Dugin’s Neo-Eurasianism is most certainly a variant of fascist ideology, even though he purports it to be the “Fourth Way” (Against Liberalism, Communism, and Fascism). Dugin repeatedly defends the stance of multipolarism: 

“The Eurasianists consequently defend the principle of multipolarity, standing against the project of unipolar globalism that is being imposed by the Atlanticists.”

  • Eurasian Mission – An Introduction to Neo-Eurasianism,               A. Dugin.

Multipolarity is so central to Dugin’s theses because it gives Russia the clearance to imperialize places such as Africa and the Middle East, all in an effort to combat “the West”. These ideas have a slim overlap with the Leninist conception of Imperialism, but it fails to hit the mark. Since the revisionists either fail to understand Lenin, or wholly reject his ideas, they readily cling to the crypto-fascist ideology of Eurasianism as a part of the revolutionary struggle, either tacitly or openly.

Groups in America have already adopted these positions. FRSO has adopted the false line of “Actually Existing Socialism” in their fervent support of the “Communist” Party of China. PSL works with RT (formerly Russia Today) together with Sputnik to produce online video content, as well as pushes for a multipolar world, specifically in places such as Africa where they support military juntas all in the name of “anti imperialism”. Perhaps the most brazen is the American “Communist” Party, who outright platforms Dugin and upholds him as a modern Marx.

Aligning with neo-fascist ideology, whether willing or not, presents no viable alternative for the working class. Historically, we already know what the outcome of multipolarity will be and that is World War. Wherever there exists competition amongst imperialists it will turn violent, if not catastrophic. 

The contemporary Communist movement is in an unfavorable position. Everywhere there are revisionists, opportunists, and falsifiers that seek to entrench themselves in our cause to defang the class struggle. While there are many rank and file members of these revisionists organizations that have unknowingly fallen prey to this line of thinking, they still parrot multipolarity and campism as an effective strategy for the liberation of the international proletariat, and it there that we must launch an ideological struggle against these tendencies. 

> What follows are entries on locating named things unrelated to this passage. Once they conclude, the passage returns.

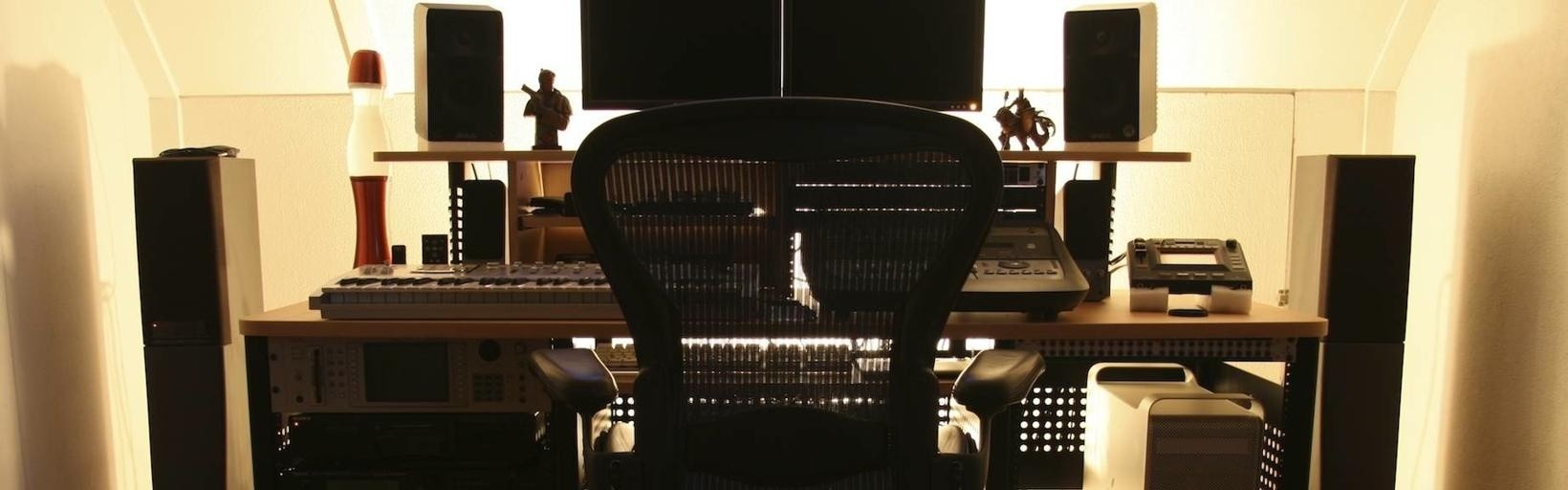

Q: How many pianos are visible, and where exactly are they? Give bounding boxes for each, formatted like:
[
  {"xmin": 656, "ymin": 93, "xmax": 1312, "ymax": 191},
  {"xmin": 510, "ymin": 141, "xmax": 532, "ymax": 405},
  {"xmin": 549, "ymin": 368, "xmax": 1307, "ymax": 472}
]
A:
[{"xmin": 308, "ymin": 262, "xmax": 623, "ymax": 319}]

It may cause some concern that openly attacking these tendencies could cause friction in the already neutered Communist movement in America, but this is the most opportune time to do so. The American Communist movement is in a premature stage of development. As the conditions of Capitalism worsen and the contradictions heighten, more and more workers will be radicalized towards Marxism. We, as authentic Communists, must stand firm in our ideological commitment for the liberation of the International Proletariat and struggle against any and all forms that seek to derail the movement. During the First World War, Lenin could have sat back and not attacked the degenerated Social Democratic parties of the Second International in the interest of “not splitting the movement”, but he and the Bolsheviks chose to stand firm. It is in the same vein of thought that we must also stand firm and struggle, not to splinter the movement, but to foster its development free from all revisions. We cannot sit idly by as we watch so-called Communists repeat the same mistakes of our predecessors. We must struggle for an authentic Communist future!